Map and SopE are both specific for Cdc42 and not other GTPases, which raises the question of how specificity is achieved. Figure 4 zooms in on a “beta patch” interface that may help to confer this specificity, and shows how RhoA and Rac1 would be expected not to fit here. Mutating the specificity-conferring “beta patch” on Cdc42’s side abolishes the interaction (Figure 5C), while swapping Cdc42’s beta patch into Rac1 causes Map to bind Rac1. This confirms that the “beta patch” is necessary and sufficient for specificity. Moreover, if you mutate the “beta patch” of Cdc42 or Rac1 to be that of RhoA (IpgB2’s target), you can get IpgB2 to exert GEF activity on Cdc42 or Rac1 (Figure 6C).

### Discussion

The [Alto 2006] paper reads well, and in fact does contain many true observations. At first glance nothing seems obviously wrong with it. How, then, can one avoid reaching incorrect conclusions, or believing others’ incorrect conclusions?

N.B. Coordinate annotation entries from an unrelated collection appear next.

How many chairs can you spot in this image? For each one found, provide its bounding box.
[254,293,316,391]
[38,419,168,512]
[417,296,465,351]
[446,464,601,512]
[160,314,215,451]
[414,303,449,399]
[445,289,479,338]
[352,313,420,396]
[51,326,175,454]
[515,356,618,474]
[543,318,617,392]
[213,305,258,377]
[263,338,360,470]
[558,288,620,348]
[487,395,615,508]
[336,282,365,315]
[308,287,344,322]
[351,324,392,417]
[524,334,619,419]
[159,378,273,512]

As discussed above, there are a number of controls and experiments that [Alto 2006] could have added at the micro level which would have helped. At the more macro level, one could describe most of the experiments in [Alto 2006] as being confirmatory - they aimed to confirm the hypothesis that IpgB2 et al were GTPase mimetics. None were specifically designed to falsify the hypothesis. So one moral of the story is to always be suspicious of your own hypothesis and try as hard as you can to disprove it. Alternatively, you could argue that all of the data presented in [Alto 2006] is in fact both accurate and consistent with the true story from [Huang & Sutton 2009], and that it is simply the interpretation which is incorrect, so this argues for being more conservative in interpreting one’s data.